INSTRUCTION A
Reproduce the part of the passage on Serbia's demographic development between "Following the post-war" and "in the world.", inclusive.

A process of belated, though speeded up social modernisation, i.e., industrialisation and urbanisation, was under way in Serbia after the Second World War, together with intensive deagrarisation and village-to-town migrations of its population. Demographic development was characterised by continued demographic transition, which had begun at the beginning of the 20th century and was resulting in decreasing mortality rates, increasing life expectancy, decreasing birth rates and disintegration of the big family households, the so-called hearths.
Following the post-war compensatory period, the modern low-fertility reproduction model was adopted in Vojvodina and Serbia proper and the impact of low birth rates and replacement indices was apparent already as of mid-20th century. The too low birth rates paralleled by the declining death rates resulted in a continuously declining natural growth, which was manifest as of the middle of the 20th century in Vojvodina and as of 1989 in Serbia Proper, where also a negative natural growth has been registered from 1992 onwards. The ageing of the population has progressed a lot in both of these regions, so that the Serbian population, the average age of which is upwards of 40 years, now ranks among the oldest in the world.

INPUT ROWS
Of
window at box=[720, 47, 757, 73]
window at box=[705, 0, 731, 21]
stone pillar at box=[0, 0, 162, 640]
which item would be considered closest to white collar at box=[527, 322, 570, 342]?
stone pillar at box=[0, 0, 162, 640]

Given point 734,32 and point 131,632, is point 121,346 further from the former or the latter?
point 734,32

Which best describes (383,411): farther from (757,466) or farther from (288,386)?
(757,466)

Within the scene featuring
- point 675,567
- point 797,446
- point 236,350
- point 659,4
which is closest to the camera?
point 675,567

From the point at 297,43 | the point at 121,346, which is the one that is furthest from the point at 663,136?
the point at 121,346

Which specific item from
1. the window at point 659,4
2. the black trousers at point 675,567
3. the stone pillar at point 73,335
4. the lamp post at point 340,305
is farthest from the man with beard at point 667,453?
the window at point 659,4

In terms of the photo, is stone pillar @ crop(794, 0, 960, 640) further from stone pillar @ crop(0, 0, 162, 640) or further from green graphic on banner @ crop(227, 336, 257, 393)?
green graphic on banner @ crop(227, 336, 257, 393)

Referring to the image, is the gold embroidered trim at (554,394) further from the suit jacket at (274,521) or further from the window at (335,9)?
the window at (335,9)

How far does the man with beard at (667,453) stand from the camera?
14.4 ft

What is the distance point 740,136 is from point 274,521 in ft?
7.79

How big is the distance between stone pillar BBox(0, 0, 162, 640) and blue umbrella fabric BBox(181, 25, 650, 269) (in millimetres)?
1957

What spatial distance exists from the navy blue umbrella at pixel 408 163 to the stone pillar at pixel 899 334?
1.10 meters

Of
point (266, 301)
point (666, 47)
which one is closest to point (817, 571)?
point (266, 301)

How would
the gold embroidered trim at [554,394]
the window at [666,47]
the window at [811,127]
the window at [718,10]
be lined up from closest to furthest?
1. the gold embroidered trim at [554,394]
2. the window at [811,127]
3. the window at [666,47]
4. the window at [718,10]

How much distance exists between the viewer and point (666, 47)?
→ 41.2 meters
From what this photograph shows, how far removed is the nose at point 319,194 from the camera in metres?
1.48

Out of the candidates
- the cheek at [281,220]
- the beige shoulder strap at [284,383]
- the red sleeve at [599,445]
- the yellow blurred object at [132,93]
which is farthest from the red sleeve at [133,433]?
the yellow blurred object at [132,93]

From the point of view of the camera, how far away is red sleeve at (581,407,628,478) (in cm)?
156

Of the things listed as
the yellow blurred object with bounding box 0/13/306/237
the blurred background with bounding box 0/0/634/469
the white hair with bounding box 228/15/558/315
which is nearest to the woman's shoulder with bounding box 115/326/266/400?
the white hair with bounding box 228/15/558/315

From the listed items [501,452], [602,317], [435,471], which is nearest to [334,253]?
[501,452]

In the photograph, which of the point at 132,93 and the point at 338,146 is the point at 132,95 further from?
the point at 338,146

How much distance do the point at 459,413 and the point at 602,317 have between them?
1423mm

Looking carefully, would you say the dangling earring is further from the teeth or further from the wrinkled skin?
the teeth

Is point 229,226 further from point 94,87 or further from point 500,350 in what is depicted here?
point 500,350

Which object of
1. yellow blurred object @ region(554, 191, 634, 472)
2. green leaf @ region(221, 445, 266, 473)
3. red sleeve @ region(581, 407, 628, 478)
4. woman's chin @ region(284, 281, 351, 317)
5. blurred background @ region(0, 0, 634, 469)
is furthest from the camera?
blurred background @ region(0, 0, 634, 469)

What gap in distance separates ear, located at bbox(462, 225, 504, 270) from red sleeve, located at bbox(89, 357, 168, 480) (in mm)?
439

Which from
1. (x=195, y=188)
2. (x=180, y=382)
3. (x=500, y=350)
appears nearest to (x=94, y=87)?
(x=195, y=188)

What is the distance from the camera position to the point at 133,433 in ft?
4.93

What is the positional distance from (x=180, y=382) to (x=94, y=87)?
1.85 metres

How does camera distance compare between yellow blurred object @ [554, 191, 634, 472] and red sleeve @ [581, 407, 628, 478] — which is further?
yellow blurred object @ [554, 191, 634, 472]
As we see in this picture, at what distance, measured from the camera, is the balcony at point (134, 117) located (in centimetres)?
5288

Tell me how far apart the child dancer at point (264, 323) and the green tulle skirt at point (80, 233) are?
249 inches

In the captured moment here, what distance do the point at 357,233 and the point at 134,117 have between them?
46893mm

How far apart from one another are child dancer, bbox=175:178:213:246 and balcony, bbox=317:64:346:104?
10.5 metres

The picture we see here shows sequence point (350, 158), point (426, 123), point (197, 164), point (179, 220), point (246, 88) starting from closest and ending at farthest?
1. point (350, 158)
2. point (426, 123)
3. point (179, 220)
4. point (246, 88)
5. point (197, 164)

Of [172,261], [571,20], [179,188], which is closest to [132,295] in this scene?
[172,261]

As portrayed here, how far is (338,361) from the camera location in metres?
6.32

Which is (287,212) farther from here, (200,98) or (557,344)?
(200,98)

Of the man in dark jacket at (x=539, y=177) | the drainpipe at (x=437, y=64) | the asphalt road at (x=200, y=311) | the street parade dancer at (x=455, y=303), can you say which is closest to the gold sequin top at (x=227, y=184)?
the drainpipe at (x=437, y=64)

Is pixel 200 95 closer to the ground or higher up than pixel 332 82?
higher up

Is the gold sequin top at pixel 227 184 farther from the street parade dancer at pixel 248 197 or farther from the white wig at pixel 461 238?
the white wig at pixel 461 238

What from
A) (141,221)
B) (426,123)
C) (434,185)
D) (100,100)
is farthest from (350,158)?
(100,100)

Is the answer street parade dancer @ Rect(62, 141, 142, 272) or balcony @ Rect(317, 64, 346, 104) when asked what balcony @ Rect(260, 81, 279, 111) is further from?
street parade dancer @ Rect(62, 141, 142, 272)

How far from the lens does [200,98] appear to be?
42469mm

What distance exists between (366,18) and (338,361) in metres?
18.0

INSTRUCTION B
How many lines of the records contain the string "region", with case counted? Give only the number.

EXERCISE ANSWER A
Following the post-war compensatory period, the modern low-fertility reproduction model was adopted in Vojvodina and Serbia proper and the impact of low birth rates and replacement indices was apparent already as of mid-20th century. The too low birth rates paralleled by the declining death rates resulted in a continuously declining natural growth, which was manifest as of the middle of the 20th century in Vojvodina and as of 1989 in Serbia Proper, where also a negative natural growth has been registered from 1992 onwards. The ageing of the population has progressed a lot in both of these regions, so that the Serbian population, the average age of which is upwards of 40 years, now ranks among the oldest in the world.

EXERCISE ANSWER B
6